In our diminutive kitchen (though the word “kitchen” seems too optimistic), we prepared a sumptuous five-course repast that in my memory remains one of the best ever tasted. Seated among her eager “chefs,” Cheryl Polson orchestrated the amazing score of dishes that she’d selected and we’d prepared together. Like a dance, we maneuvered within the confines of the tiny space to create a memorable meal and experience.
It was while we were having dessert and coffee that evening that our conversation turned to our dreams for the future.
“If we ever own a restaurant,” said someone, “the warm potato, sausage and goat cheese salad would be great to serve!”
We didn’t know then that dream would become a reality.
We’ve learned a lot about food since that birthday dinner years ago.
Cheryl devoured cookbooks, using their inspiration to create tasty and nurturing homecooked gourmet meals to feature at The Pie Place.

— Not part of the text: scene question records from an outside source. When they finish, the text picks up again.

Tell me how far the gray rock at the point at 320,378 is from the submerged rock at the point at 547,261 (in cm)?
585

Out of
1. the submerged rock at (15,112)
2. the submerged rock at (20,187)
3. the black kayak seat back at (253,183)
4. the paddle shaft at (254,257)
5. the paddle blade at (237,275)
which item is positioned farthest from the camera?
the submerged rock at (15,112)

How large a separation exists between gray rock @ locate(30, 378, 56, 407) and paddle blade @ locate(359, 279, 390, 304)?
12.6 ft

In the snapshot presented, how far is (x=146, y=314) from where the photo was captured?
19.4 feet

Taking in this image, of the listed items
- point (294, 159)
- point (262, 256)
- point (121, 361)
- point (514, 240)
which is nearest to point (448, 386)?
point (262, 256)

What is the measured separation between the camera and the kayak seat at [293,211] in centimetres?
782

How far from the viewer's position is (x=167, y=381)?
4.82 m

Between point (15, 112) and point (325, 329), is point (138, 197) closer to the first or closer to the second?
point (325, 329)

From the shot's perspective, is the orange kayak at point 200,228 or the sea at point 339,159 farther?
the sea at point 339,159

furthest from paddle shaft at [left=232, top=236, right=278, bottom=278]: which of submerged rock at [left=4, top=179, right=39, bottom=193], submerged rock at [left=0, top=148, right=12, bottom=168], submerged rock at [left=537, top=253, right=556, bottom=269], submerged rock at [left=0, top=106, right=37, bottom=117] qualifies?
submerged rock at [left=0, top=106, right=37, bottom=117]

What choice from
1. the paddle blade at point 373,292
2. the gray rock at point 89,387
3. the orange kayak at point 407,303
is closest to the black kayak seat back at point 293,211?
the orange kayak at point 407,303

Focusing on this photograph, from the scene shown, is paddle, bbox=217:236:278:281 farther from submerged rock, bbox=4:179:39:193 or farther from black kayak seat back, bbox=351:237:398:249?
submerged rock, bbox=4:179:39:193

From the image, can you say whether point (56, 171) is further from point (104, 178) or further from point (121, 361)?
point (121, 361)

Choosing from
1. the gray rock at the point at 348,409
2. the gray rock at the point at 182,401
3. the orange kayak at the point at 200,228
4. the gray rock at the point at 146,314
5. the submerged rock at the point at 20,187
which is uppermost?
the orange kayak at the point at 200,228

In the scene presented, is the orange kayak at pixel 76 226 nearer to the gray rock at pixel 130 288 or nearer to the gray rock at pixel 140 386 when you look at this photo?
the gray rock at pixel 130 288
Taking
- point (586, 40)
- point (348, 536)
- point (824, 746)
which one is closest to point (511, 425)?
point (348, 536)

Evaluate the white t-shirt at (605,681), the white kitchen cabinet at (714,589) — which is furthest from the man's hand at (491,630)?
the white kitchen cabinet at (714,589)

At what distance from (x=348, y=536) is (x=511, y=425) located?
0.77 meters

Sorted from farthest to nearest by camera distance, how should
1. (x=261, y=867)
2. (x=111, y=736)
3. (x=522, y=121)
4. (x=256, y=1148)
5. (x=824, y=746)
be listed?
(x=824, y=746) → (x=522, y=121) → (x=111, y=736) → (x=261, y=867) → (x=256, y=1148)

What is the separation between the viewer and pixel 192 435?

Crafting the menu as finely as the food, she shaped the words as only she could, like poetry. Her culinary descriptions made you want to try each one and certainly made our guests ask to please keep the menu to read even after they’d ordered. Cheryl’s passion for food and her love of people led us to fashion a restaurant where customers feel like – and to us actually are – family.
As our guests so often tell us, “Your restaurant is like coming home for dinner.”
That is one of the best heart-cheering compliments we can receive.
Cheryl taught us that food is only one way that we feed each other. So many ingredients go into preparing an extraordinary meal, but we at The Pie Place believe the first ingredient must always be love.
Warm Potato, Sausage & Goat Cheese Salad
Serves 6
- 1 lb. fresh sausages of your choice, such as sweet or spicy Italian or bratwurst
- salt
- 2 lbs. white, red or yellow-fleshed potatoes, unpeeled, well-scrubbed and cubed, we often use fingerling potatoes, which are excellent, but use them whole
- 3/4 c. crumbled goat cheese, we use Gjetost and love the sweet, nutty flavor
- 1 bunch red leaf lettuce for garnish, we like organic field greens
The dressing:
- 1 shallot, finely chopped
- 1 clove garlic, minced
- 5 Tbsp. fresh parsley, chopped and divided
- 1 Tbsp. fresh chives, chopped
- 1 tsp. fresh basil, chopped
- 1 tsp. Dijon mustard
- 1 Tbsp. fresh lemon juice
- 3 Tbsp. white wine vinegar
- 3/4 c. olive oil
- 1/2 tsp. salt
- 1/4 tsp. freshly ground pepper
Preheat a broiler or prepare a fire in a charcoal grill. Place the sausages on a broiler pan or grill rack and broil or grill, turning to cook evenly, until done – about 10 minutes, depending upon the sausage. Let cool, then cut on the diagonal into 1-inch thick slices. Place in a bowl.
Meanwhile, fill a large pot three-fourths full with water and bring to a boil. Add salt to taste and boil the potatoes until tender, but slightly resistant when pierced – 25 to 30 minutes. Don’t overcook! Drain and let cool slightly. Cut into 1-inch cubes and add to the sausages.
To make the dressing: In a small bowl, combine the shallot, garlic, 1 tablespoon of the parsley, chives, basil, mustard, lemon juice and vinegar. Whisk to mix well. Slowly drizzle in the olive oil, in a thin stream, whisking continuously. Add salt and pepper to taste.
Pour the dressing over the potatoes and sausage and mix gently. Taste again for seasoning. Add the cheese and 2 tablespoons of the parsley and toss gently.
Line a serving dish with lettuce leaves and spoon the salad on top. Garnish with the remaining 2 tablespoons parsley and serve immediately.